** Directions for this task **
Set out the lines of every row below as a numbered list, skipping blank lines and leaving out the pictures.

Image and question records
§ §

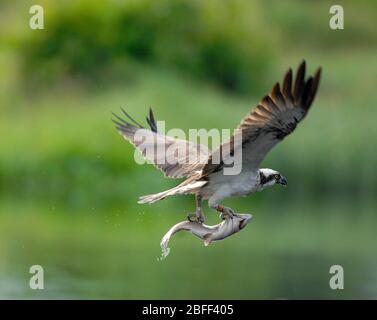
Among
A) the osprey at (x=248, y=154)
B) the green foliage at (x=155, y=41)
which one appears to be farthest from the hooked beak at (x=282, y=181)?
the green foliage at (x=155, y=41)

§ §

** Response below **
1. Among
2. A) the osprey at (x=248, y=154)
3. B) the green foliage at (x=155, y=41)
4. which one appears to be farthest from the hooked beak at (x=282, y=181)?
5. the green foliage at (x=155, y=41)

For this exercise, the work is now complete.